START Data
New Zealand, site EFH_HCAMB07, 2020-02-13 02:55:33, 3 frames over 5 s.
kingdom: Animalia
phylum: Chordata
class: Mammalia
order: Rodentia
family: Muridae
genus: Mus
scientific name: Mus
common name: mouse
END Data
**What you are asked to do**: Repeat every entry exactly as written above.

**Response to the task**:
New Zealand, site EFH_HCAMB07, 2020-02-13 02:55:33, 3 frames over 5 s.
kingdom: Animalia
phylum: Chordata
class: Mammalia
order: Rodentia
family: Muridae
genus: Mus
scientific name: Mus
common name: mouse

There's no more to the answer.